Bonjour,
Vous êtes tombé par hasard sur cette lettre et vous la lirez peut être, par ennui ou simplement par curiosité, l’important étant de la lire et de la méditer.
A Patras en Grèce, un groupe d’homme avait encerclé la voiture alors qu’elle était arrêtée et avait demandé s’il pouvait s’y cacher afin de prendre le bateau pour l’Italie. Mon père leur avait dit que non, qu’il risquait trois ans de prison et qu’il avait deux enfants. Le groupe s’était écarté. En Italie, à l’arrivée, plusieurs jeunes avaient été arrêtés par la douane.
Aujourd’hui, des Hommes sont prêts à s’accrocher au-dessus des roues d’un camion, à se cacher dans les freins d’atterrissage d’un avion, à traverser la Méditerranée sur un bateau pneumatique pour fuir l’enfer de leur vie. Aujourd’hui, des hommes, des femmes, des enfants meurent pour ne pas être nés au bon endroit. Aujourd’hui, ces mêmes hommes, femmes et enfants attendent. Attendent que l’on daigne les apercevoir, que l’on daigne considérer que leur vie a peut-être une quelconque valeur. Que l’on admette qu’eux aussi sont des Hommes. Mais ces faits sont trop lointains.

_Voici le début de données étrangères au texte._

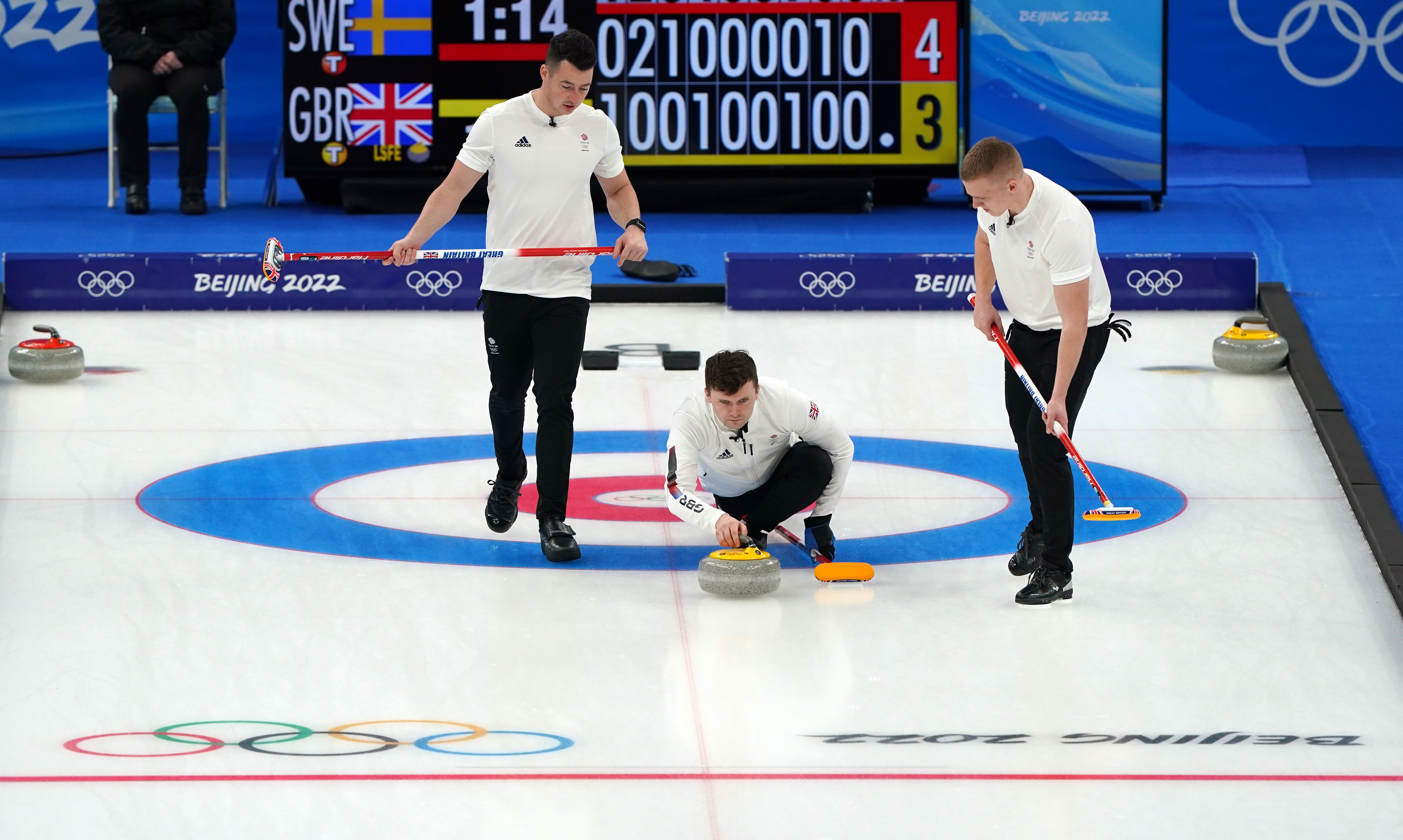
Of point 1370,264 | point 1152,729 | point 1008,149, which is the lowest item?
point 1152,729

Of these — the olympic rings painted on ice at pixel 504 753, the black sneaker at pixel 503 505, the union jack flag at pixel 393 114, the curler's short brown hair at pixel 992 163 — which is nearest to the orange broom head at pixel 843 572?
the black sneaker at pixel 503 505

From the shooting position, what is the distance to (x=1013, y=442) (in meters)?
7.02

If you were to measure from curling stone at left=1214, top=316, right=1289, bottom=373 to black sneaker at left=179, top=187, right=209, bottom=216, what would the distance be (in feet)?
20.9

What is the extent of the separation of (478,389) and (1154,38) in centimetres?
584

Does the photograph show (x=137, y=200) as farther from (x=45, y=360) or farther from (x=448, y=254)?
(x=448, y=254)

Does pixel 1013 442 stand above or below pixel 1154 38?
below

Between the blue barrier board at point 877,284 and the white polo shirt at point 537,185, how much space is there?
12.7 feet

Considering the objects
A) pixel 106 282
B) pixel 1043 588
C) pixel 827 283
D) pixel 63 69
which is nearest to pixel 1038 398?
pixel 1043 588

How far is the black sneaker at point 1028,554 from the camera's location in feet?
17.0

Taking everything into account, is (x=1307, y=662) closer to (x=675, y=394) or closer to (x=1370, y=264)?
(x=675, y=394)

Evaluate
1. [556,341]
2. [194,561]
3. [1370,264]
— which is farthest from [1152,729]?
[1370,264]

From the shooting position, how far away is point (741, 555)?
496cm

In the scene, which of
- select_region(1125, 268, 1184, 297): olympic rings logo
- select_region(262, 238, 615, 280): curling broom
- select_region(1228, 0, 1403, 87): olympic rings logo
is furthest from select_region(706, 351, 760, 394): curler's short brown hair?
select_region(1228, 0, 1403, 87): olympic rings logo

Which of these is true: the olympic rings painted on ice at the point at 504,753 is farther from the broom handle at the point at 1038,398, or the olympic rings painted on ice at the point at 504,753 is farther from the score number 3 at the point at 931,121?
the score number 3 at the point at 931,121
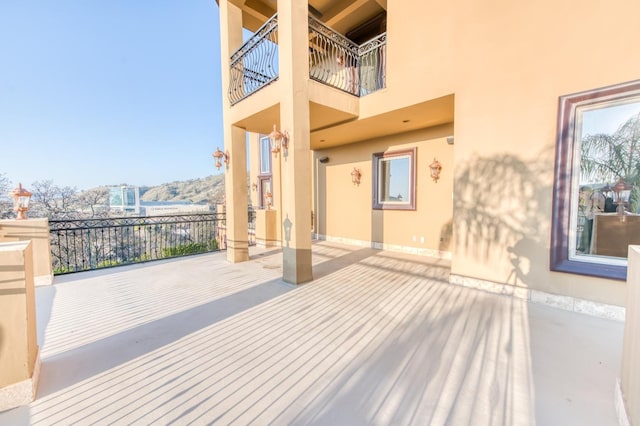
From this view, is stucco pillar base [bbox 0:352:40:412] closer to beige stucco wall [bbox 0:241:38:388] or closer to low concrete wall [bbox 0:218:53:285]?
beige stucco wall [bbox 0:241:38:388]

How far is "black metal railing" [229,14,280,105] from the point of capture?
4637mm

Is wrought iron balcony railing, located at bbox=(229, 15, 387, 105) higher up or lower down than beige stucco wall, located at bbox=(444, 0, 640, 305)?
higher up

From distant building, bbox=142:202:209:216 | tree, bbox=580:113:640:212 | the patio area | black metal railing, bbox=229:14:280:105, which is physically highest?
black metal railing, bbox=229:14:280:105

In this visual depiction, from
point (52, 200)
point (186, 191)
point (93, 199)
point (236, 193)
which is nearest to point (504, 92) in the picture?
point (236, 193)

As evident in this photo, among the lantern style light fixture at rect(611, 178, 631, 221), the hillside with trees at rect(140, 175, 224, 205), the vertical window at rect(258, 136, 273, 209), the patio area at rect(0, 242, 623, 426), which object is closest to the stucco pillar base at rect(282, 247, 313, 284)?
the patio area at rect(0, 242, 623, 426)

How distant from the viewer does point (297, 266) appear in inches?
163

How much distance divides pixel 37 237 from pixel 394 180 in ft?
24.1

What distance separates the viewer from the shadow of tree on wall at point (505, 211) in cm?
330

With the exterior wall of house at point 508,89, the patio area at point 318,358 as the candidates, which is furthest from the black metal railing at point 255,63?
the patio area at point 318,358

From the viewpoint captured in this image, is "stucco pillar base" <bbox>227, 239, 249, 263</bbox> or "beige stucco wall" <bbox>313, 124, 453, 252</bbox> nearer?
"stucco pillar base" <bbox>227, 239, 249, 263</bbox>

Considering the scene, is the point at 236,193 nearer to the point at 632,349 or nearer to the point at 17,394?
the point at 17,394

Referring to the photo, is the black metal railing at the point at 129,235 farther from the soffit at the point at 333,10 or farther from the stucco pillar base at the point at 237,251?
the soffit at the point at 333,10

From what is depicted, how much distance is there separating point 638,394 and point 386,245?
5516mm

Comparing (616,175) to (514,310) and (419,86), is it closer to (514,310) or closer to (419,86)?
(514,310)
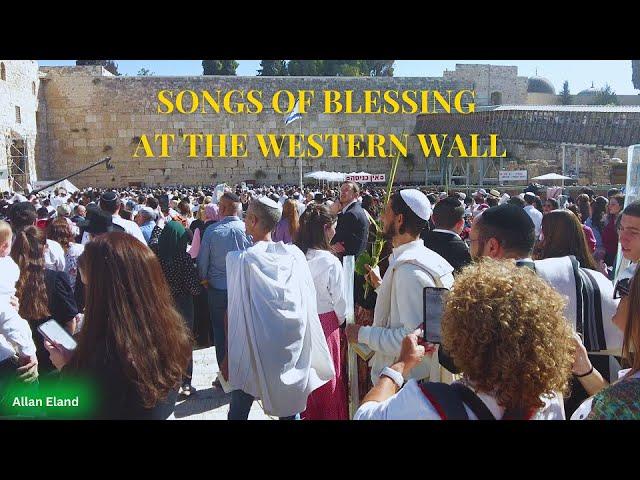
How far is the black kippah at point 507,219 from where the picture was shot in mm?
2234

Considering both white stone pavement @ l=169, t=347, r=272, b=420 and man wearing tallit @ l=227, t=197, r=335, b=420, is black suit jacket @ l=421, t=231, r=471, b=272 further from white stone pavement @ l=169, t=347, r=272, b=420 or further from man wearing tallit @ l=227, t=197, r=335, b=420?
white stone pavement @ l=169, t=347, r=272, b=420

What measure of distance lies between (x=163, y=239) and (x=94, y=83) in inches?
882

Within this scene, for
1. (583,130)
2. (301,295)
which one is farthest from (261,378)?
(583,130)

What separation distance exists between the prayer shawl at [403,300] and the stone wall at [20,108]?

On ne réalise pas, on s’émeut un instant puis l’on tourne la page.
Et l’Europe en fait de même. Notre Europe, leur eldorado, continent des droits de l’homme, de la liberté et de l’égalité refuse de les voir, de considérer, d’admettre . Elle a choisi de leur refuser l’asile et de se décharger le plus possible de leur espérance et de l’horreur de leur situation. Lorsque des milliers de personnes meurent aux portes de nos pays, l’Europe s’aveugle derrière des discours fatalistes, méfiants voire haineux. On nous le répète, «nous ne pouvons pas accueillir toute la misère du monde, nous ne sommes pas responsables de leurs conflits, nous ne sommes pas les gendarmes du monde.»
Mais comment, au XXIèmesiècle, pouvons-nous encore laisser des hommes et des femmes, des peuples, périr sous nos yeux ? Comment nous, pays des Droits de l’Homme et de la fraternité, pouvons nous oublier notre humanité et nous enfermer dans notre individualisme ? Pourquoi nous, occidentaux et «pays développés», fermons les yeux et contribuons à la misère des autres? Comment fermer les yeux sur ce chiffre : 30 000. Depuis le début des années 2000, au moins trente milles personnes sont mortes en tentant de traverser la Méditerranée.
Nous nous cachons derrière de grands mots jusqu’à en oublier leurs significations concrètes.
Jusqu’à oublier que derrière ces chiffres ils sont des hommes, des femmes, des enfants. Des noms. Des vies.
La question donc, avant même d’être celle de manifester, de donner, ou d’agir est d’abord de prendre conscience de soi et des autres. De se rappeler que notre bien-être ne peut être vrai s’il se fait par l’occultation de leur misère, de la douleur et de la violence qu’ils subissent. Par l’occultation même de leur mort.
Ce monde ne changera pas si nous ne changeons pas nous-même.
Le but de cette lettre n’est pas de répéter ce que l’on peut entendre tous les jours dans les médias, mais s’il faut commencer quelque part, commençons par une pensée pour chaque vie raccourcie par la folie des hommes. Et ne soyons pas complices, ne serait-ce qu’en ignorant cette pensée.
Merci, bonne journée.
PS: Si cette lettre peut être un lien auquel nous pouvons nous raccrocher, vous êtes invités à la faire lire ou à la reposer à un endroit ou elle le sera. En espérant que vous tombiez sur les prochaines.